LYLIAN KLIMEK, "New Green," June 6 — Sept 3, 2006, Art Gallery of Calgary, Calgary
"New Green (detail)"
Lylian Klimek, "New Green (detail)," 2006, mixed media, installation dimensions variable.
LYLIAN KLIMEK, New Green
Art Gallery of Calgary, Calgary
June 6 — Sept 3, 2006
BY Nicholas Roukes
H.G. Wells's lesser known book, Food of the Gods and How it Came to Earth (1904), presents a scenario in which a "new scientific wonder" escapes control and produces runaway genetic mutations — giant leeches, plants and cockroaches, and a new race of giant people — that threaten to destroy human life. It's like a B-movie script, surreal and laughable; however, in the context of today's mind-boggling scientific research, the story can be viewed as a cautionary tale about the very real consequences of superficially-regulated scientific research.
Biotechnology has grown to become an industrial giant which, among other things, has bestowed the world with genetically modified ingredients in the food industry; a scientific breakthrough that actuates worrisome fears. In the rapidly expanding field of bio-engineering, genomics, gene mapping, and biological reconstruction of DNA, science has refined a technology that goes directly to the core of living cells; a domain where virtually anything and everything is possible.
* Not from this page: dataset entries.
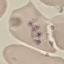

{
  "result": "no malaria parasites detected",
  "preparation": "thin blood smear",
  "stain": "Giemsa",
  "image_type": "cell patch, automatically extracted from a larger field of view and resized to 64 × 64 pixels",
  "capture": "smartphone through the microscope eyepiece"
}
Environmentalists and ethicists remind us that there now exists a serious threat to our biosphere if scientific research is not accountable to ethical and moral conduct .
Calgary sculptor Lylian Klimek has an obsessive interest in the interface between natural and synthetic biology. "My present series of works provides a glimpse into a world where scientific fact and science fiction morph and new forms appear which are alien, artificial, fake, and fantastic," she explains. Klimek is not a "bio-artist," an appellation reserved for those newly-arrived avant-garde artists who perceive DNA as an artform, and dedicate their efforts toward the creation of "living art" in a petri dish. Rather, she works in a traditional mode congruent to the practice of Bauhaus artist Paul Klee (1879 — 1940) who contemplated living things in nature for the purpose of stimulating visual ideas. Klimek goes a step beyond Klee by commenting on synthetic biology and adding science fiction and implied social commentary to the mix.
"My work represents a fantasy world of plant forms, but also hints at a trivial and superficial overlay of natural phenomena, referencing the emphasis on image rather than substance in life science research and the marketing of everything, including patents on life." It is obvious that Klimek loves the additive process of sculpture-making, and the attendant joy of producing well-crafted art; an attribute she consistently brings to her artwork and admires in the art of her contemporaries, such as Yayoi Kusama, Anish Kapoor and Martin Puryear.
An appealing quality of Klimek's art is found in the synthesis of aesthetics and symbolism inherent in her work; a unity which invites both aesthetic contemplation and metaphoric speculation. "Sure, I want my viewers to enjoy the artwork," Klimek remarks, "but I also want them to think!"
The stairs of the Art Gallery of Calgary which lead to the lower level bring viewers immediately into the heart of Klimek's installation. Twelve curious minimalist objects obliquely reminiscent of plants, flowers, and other living forms, are made from found materials, handicraft items such as beads and chenille pipe cleaners, mortar and coloured casting resin. The idiosyncratic forms vary in colour and shape from organic, plump and fuzzy to wiggly, beady, wiry, and skinny.
The subtle whimsy and cryptic satire which seems to underlie this work becomes more evident as one reads the amusing fable written by Klimek for the exhibition brochure. Among the characters in Klimek's fictive tale are the Sentient Sky Strings who live "up there" and the earthbound New Greens — "two, totally unrelated species [who] set out to splice, exchange and pool genetic material."